WHAT THE TASK REQUIRES:
Your job is to give again, exactly and with no additions, the lines in the records below from the one with "EQUITY WEEK" through the one with "REGISTER NOW!", both included. Omit the pictures.

DATA FOR ANALYSIS:
┏━━

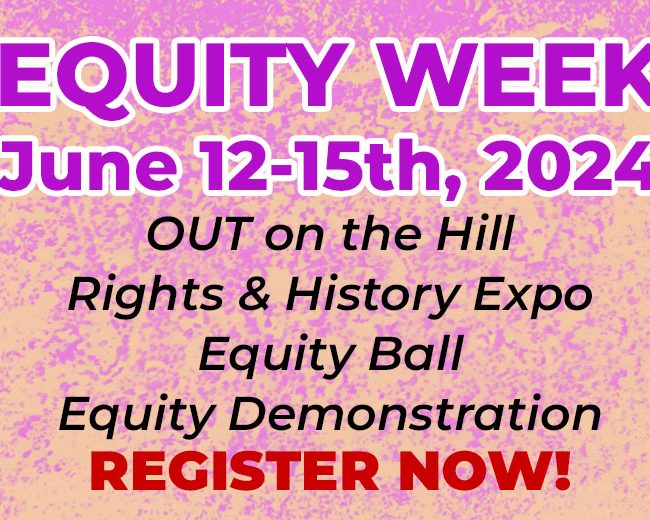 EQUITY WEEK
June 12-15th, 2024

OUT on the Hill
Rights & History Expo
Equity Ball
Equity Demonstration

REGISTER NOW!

┗━━
┏━━

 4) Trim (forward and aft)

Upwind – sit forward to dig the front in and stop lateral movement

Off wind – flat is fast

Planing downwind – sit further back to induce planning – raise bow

┗━━

ANSWER TO THE PROBLEM:
 EQUITY WEEK
June 12-15th, 2024

OUT on the Hill
Rights & History Expo
Equity Ball
Equity Demonstration

REGISTER NOW!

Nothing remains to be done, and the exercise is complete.